Just about the best-looking pitcher this side of Strasburg. But it's almost certainly preferable to be the best-pitching pitcher. To do that, you have to pitch. The same caveat applies to a lot of Padres, but none more than Cashner.

Diamondbacks - Martin Prado

Speaking of risky trades, here's one that kind of means something for the Diamondbacks. The team went into the offseason lacking a good shortstop and a good third baseman. They still might not have a good shortstop, but they did exchange the most valuable trade chip on their roster for a third baseman. It came at the cost of upside -- especially when you consider the upside Cody Ross and Jason Kubel offer compared to Upton and Chris Young -- but it was a creative way of acquiring a third baseman in a market where there weren't many to be found.

Prado is an average-dependent player, as his on-base percentage and slugging percentage are above average only when he's hitting close to .300. His batting average on balls in play has been consistently around .320 for his career, so it's not luck that's helping him. But if he runs into a spot of bad luck, he doesn't have the auxiliary skills to continue being a huge asset. See his 2011, for example, as what Prado looks like when the hits aren't falling.

A .300-hitting Prado should mean the Diamondbacks are getting some value from their wacky offseason escapades. But it's always wise to be a little skeptical of the average-dependent hitters, even if Prado has been good far more than mediocre over the last few years.

Giants - Hunter Pence

The easy answer here is Tim Lincecum. If Lincecum is pitching well again, the Giants are probably in a good spot. Except, that was the exact opposite of what happened last year, so why should it be a qualifier for this year? They did the same thing in 2010, when Pablo Sandoval looked to be the bellwether of an offense that was moribund in its most exciting moments. Yet he did nothing, and the Giants were just fine.

The Giants have been looking for a passable #5 hitter since Pat Burrell caroused his way into that gentle good night. They started last season with Aubrey Huff and 2010 with Mark DeRosa, so maybe the goal is to have the worst possible option hitting fifth to start the season, and then have everything work out? Dunno. But we'll assume that the goal is to have a good #5 hitter and go from there.

Pence looked awful last year, flailing at pitches out of the strike zone over and over again. It's possible, though, that he'll be more relaxed as the incumbent right fielder instead of a trade acquisition who was supposed to solve everything ailing his new team. The other 66.7 percent of the Giants' middle of the order has been consistent when healthy, so Pence getting back to his hitting ways would be most welcome. And if he stinks? He'll keep playing. It's not like the Giants will have an OF prospect pushing him, and there's something of a of a precedent for that kind of lineup management.

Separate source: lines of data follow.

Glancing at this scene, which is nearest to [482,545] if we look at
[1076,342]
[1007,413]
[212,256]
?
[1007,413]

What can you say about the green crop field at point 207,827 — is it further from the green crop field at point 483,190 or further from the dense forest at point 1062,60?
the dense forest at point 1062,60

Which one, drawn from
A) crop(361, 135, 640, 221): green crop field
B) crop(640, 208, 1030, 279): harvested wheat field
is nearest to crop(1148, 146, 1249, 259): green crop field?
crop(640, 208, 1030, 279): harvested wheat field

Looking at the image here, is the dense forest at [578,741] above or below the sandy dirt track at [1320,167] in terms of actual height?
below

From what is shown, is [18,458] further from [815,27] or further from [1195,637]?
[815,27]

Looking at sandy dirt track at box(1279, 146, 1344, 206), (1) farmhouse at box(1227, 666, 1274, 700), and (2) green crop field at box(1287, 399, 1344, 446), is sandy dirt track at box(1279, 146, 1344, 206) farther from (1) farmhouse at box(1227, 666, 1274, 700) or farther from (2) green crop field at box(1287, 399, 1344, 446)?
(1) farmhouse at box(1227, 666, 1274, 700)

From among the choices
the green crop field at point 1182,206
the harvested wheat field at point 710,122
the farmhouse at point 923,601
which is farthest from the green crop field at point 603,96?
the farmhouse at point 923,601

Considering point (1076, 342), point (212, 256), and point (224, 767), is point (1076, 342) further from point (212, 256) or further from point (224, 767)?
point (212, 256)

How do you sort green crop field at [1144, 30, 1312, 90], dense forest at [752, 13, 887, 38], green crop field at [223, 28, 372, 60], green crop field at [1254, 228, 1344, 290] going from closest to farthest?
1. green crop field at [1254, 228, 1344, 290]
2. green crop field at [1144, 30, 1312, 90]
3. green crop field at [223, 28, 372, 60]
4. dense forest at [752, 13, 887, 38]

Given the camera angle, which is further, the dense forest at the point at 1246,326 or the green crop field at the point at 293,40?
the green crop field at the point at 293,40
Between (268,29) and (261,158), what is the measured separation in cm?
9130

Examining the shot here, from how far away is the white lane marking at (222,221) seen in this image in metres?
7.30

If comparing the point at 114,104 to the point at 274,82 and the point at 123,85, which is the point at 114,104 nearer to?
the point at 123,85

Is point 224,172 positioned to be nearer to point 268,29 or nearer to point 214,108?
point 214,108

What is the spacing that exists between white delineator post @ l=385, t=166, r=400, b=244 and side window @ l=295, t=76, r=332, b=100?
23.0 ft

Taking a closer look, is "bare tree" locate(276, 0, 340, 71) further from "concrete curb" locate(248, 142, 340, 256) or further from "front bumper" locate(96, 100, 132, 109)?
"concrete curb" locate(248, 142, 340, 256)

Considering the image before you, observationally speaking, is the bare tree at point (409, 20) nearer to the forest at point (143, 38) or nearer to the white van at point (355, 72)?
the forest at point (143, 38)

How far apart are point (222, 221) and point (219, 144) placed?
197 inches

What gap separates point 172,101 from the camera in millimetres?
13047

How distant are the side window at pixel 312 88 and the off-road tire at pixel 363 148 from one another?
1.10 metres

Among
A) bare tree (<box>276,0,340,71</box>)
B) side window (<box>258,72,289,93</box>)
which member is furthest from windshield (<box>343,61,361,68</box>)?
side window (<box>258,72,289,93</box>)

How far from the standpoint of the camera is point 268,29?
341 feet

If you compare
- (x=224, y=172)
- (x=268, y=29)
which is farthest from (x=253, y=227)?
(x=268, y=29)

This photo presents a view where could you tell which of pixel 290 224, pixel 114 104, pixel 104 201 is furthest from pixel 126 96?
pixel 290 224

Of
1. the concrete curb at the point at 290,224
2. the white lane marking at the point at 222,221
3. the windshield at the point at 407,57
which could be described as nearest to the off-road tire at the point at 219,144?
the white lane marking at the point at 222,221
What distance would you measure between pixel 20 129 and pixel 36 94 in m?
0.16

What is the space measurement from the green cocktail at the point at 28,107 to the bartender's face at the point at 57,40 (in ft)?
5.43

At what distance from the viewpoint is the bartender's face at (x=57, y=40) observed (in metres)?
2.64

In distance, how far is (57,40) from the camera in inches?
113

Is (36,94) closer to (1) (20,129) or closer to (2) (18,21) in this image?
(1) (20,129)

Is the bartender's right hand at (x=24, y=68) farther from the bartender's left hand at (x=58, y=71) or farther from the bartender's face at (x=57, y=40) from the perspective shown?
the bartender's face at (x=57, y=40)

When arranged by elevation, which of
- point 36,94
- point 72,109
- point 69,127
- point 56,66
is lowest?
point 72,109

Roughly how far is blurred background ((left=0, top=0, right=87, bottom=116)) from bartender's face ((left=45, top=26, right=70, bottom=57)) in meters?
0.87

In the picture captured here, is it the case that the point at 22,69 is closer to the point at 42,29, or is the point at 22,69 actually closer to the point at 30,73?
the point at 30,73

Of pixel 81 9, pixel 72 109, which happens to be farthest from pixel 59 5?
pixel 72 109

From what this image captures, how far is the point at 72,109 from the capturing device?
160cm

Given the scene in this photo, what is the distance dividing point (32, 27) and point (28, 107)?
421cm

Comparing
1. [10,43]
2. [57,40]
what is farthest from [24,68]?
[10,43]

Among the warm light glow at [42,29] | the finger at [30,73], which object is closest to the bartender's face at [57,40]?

So he'd better hit, even if just a little.

Rockies - Drew Pomeranz

The Rockies entered 2011 as favorites to win the NL West, yet by the middle of the season, they had shipped off Ubaldo Jimenez for prospects. What were they thinking? Weren't they in a win-now mode?

Turns out the idea was brilliant. Those early red flags with Jimenez's velocity weren't just a bump in the road, and the whole package of damaged goods is Cleveland's problem now. But if the idea was brilliant, the execution is still an open question. Alex White went from top prospect to a trade asset that fetched a middle reliever -- because it was totally the bullpen that was the problem last year -- which leaves Pomeranz as the last remaining way for the Rockies to turn a well-planned trade into a well-executed trade.

He can do it, too. He was the best starter on the staff, and even though that's like saying he was the most elegant sentence in a Dan Brown novel, it still hints at a competence that's easy to take for granted in a rookie pitcher. And if the Rockies could find a young pitcher who didn't need to be limited to 75 pitches, who didn't collapse under the weight of the thin air, that would almost make their season an automatic success.